LE MIRADOLE.- En premier, le souci de maintenance, donc...

MARTINE CHARMIER.- Oui. Ça me faisait penser à la route de la soie du temps de Marco Polo, dans les caravansérails, ils soignaient les bêtes en premier. Nous, avec les vélos, c'était pareil.

LE MIRADOLE.- Pas d'incident majeur, pas de crevaison ?

MARTINE CHARMIER.- Non, rien. On avait des pneus prévus pour les chemins caillouteux. On était donc tranquille. Je n'avais pas d'appréhension quand j'allais sur un chemin de terre.

LE MIRADOLE.- Le GPS vous permet de suivre des parcours moins fréquentés ?

MARTINE CHARMIER.- Oui, et du coup, on n'a pas rencontré tellement de monde. On n'était pas non plus en pleine saison.

LE MIRADOLE.- Et vous êtes revenues en train ?

MARTINE CHARMIER.- Oui. Là, j'ai tout de même une chose à dire. La région Pays de Loire est au top pour le train quand on a des vélos.

LE MIRADOLE.- Vous étiez obligées de prendre le TER...

MARTINE CHARMIER.- Oui, il y a des rampes d'accès aux quais qui servent aux handicapés comme aux bicyclettes.

LE MIRADOLE.- Mais à Dole, vous n'avez pas eu de problèmes ?

MARTINE CHARMIER.- On a été obligées de prendre l’ascenseur. Il faut vraiment tourner la roue avant.

LE MIRADOLE.- Vous êtes parties d'où ?

MARTINE CHARMIER.- De Pornic, puis Nantes, le Mans, Paris...

LE MIRADOLE.- Toujours en TER ?

MARTINE CHARMIER.- Mais oui et toutes les fois, il a fallu changer.

LE MIRADOLE.- Et à Paris ?

MARTINE CHARMIER.- A Paris, on a roulé. Depuis Montparnasse jusqu'à Bercy, juste à côté de la gare de Lyon. C'est la gare des TER.

LE MIRADOLE.- C'est donc mieux aménagé dans les Pays de Loire que par chez nous, alors ?

MARTINE CHARMIER.- Ah oui. Dans les petites gares, il y a des parcs pour mettre les vélos en sécurité. Après tu peux aller visiter la ville ou faire tes courses.

LE MIRADOLE.- Comme à Dole finalement.

MARTINE CHARMIER.- Oui, mais là-bas, c'est dans les petits arrêts aussi.

LE MIRADOLE.- Ah oui, en Bourgogne-France-Comté, ce n'est peut-être pas dans les petites gares.

MARTINE CHARMIER.- Il faut aussi que je te dise que sur mon vélo, il y a un mode piéton pour le pousser dans les gares par exemple.

LE MIRADOLE.- Pratique.
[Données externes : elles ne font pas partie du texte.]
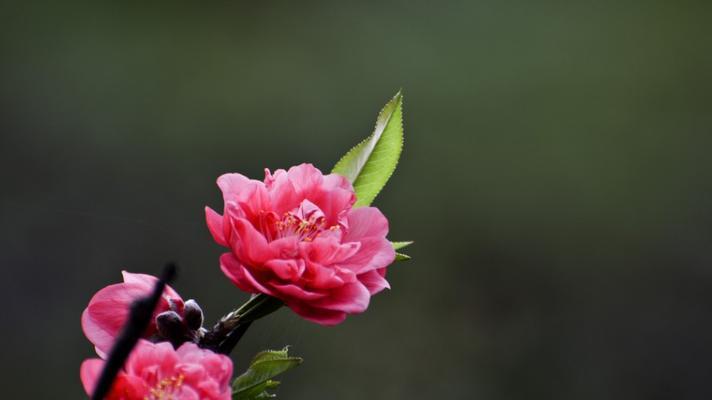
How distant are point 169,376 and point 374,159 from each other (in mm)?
132

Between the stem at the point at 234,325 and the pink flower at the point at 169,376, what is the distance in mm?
32

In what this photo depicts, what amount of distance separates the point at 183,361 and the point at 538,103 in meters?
1.36

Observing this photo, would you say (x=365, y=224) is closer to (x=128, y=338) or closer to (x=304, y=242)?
(x=304, y=242)

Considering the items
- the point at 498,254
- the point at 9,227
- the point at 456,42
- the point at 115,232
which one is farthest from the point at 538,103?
the point at 9,227

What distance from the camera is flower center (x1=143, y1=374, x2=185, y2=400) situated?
0.21 meters

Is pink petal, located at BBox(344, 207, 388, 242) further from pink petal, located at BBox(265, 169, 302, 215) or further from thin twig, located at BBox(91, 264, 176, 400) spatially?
thin twig, located at BBox(91, 264, 176, 400)

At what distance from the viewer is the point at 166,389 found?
21cm

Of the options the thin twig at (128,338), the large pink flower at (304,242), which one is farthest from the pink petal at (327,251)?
the thin twig at (128,338)

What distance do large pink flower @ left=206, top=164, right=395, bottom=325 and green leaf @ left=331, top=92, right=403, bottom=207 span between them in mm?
31

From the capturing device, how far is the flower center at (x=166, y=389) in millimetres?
210

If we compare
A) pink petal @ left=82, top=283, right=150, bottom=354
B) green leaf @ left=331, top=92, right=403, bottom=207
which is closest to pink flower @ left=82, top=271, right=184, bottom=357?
pink petal @ left=82, top=283, right=150, bottom=354

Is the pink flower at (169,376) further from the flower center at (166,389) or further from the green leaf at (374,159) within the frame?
the green leaf at (374,159)

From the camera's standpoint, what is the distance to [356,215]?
0.91ft

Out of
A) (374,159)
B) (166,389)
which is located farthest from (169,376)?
(374,159)
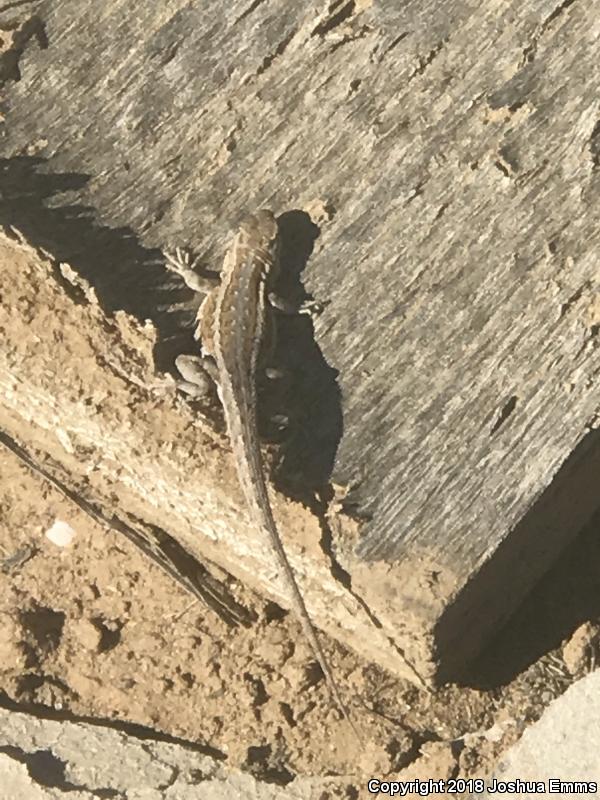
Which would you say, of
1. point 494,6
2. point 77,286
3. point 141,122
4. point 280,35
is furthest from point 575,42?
point 77,286

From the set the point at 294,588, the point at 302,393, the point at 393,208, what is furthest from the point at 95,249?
the point at 294,588

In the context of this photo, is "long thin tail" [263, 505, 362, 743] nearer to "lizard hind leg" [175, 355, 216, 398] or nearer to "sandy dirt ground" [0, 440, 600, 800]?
"sandy dirt ground" [0, 440, 600, 800]

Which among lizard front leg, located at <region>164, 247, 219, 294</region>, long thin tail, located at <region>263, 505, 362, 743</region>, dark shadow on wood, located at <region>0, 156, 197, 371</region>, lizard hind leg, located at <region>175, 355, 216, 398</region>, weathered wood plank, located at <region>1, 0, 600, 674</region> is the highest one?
weathered wood plank, located at <region>1, 0, 600, 674</region>

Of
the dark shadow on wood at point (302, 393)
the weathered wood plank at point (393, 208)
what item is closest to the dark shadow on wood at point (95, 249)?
the weathered wood plank at point (393, 208)

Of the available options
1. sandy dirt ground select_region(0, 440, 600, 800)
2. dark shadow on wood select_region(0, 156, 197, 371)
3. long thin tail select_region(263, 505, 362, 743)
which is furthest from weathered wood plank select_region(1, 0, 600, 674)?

Tout s'est passé comme sur des roulettes donc ?

MARTINE CHARMIER.- Pas d'incident, pas de crevaison, pas de bobo. On a toujours trouvé un hébergement.

LE MIRADOLE.- Et vous avez donc toutes les deux déjà un projet en cours...
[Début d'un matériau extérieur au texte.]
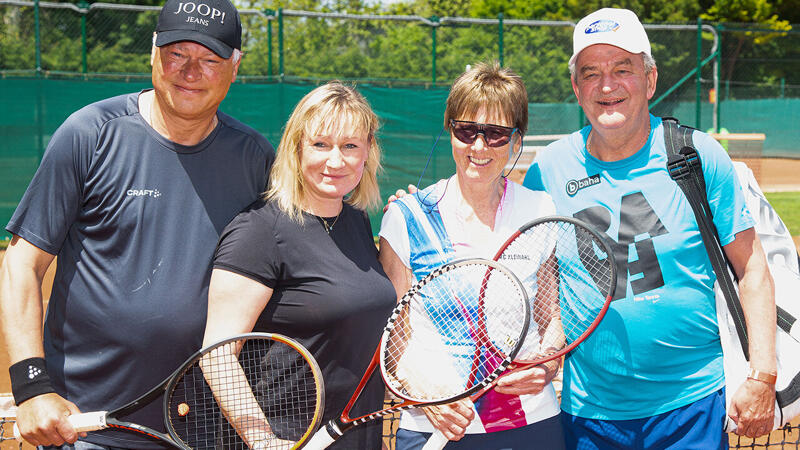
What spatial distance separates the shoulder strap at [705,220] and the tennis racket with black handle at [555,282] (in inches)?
15.2

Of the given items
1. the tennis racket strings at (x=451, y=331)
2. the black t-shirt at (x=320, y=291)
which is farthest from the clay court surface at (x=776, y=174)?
the black t-shirt at (x=320, y=291)

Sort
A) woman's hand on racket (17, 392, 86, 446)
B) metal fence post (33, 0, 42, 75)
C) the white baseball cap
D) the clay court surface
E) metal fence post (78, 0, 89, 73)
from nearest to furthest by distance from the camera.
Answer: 1. woman's hand on racket (17, 392, 86, 446)
2. the white baseball cap
3. metal fence post (33, 0, 42, 75)
4. metal fence post (78, 0, 89, 73)
5. the clay court surface

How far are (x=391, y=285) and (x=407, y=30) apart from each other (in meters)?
11.1

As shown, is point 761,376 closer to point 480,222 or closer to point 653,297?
point 653,297

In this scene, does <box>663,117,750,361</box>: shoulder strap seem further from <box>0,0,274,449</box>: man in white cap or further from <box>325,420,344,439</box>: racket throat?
<box>0,0,274,449</box>: man in white cap

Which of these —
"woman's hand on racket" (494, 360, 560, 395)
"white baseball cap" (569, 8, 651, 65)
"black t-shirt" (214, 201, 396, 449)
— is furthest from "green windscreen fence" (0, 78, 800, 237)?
"woman's hand on racket" (494, 360, 560, 395)

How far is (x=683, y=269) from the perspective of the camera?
2.80m

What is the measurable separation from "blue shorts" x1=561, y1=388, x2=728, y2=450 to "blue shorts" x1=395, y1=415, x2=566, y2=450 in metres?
0.33

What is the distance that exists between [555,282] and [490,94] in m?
0.75

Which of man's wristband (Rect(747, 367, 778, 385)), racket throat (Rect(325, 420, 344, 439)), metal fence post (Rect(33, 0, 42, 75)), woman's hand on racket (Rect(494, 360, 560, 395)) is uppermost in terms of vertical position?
metal fence post (Rect(33, 0, 42, 75))

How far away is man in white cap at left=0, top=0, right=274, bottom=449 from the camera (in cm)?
248

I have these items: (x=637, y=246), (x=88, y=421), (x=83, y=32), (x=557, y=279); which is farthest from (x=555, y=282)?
(x=83, y=32)

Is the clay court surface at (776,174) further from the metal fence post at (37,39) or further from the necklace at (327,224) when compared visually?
the necklace at (327,224)

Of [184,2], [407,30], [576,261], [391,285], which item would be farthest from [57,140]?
[407,30]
MARTINE CHARMIER.- Oui, ce sera l'année prochaine. Le parcours s'appelle « Vélo Océan ».

LE MIRADOLE.- Vous faites un crochet par la Bretagne ?

MARTINE CHARMIER.- Oui, on va faire la Bretagne bien sûr.

LE MIRADOLE.- Ça vous rallonge drôlement alors.

MARTINE CHARMIER.- Là, moi, je dis qu'on ne pourra pas partir qu'un mois. Il faudra bien un mois et demi.

LE MIRADOLE.- Qu'est-ce qui finalement te donne envie de repartir dans les mêmes conditions ?

MARTINE CHARMIER.- La chose la plus étonnante, c'est de partir, de tout quitter pendant un mois. Tu veux faire le vide, te retrouver toi-même et voir de quoi tu es capable, comment tu réagis.

LE MIRADOLE.- Tu m'avais dit que vous aviez décidé de ne partir qu'à deux.

MARTINE CHARMIER.- Quatre, c'est trop. Ma coéquipière m'a dit qu'après, à plus, les avis sont divergents.

LE MIRADOLE.- C'est le gros soucis avec le collectif et la démocratie, surtout quand l'itinéraire n'est pas totalement planifié à l'avance.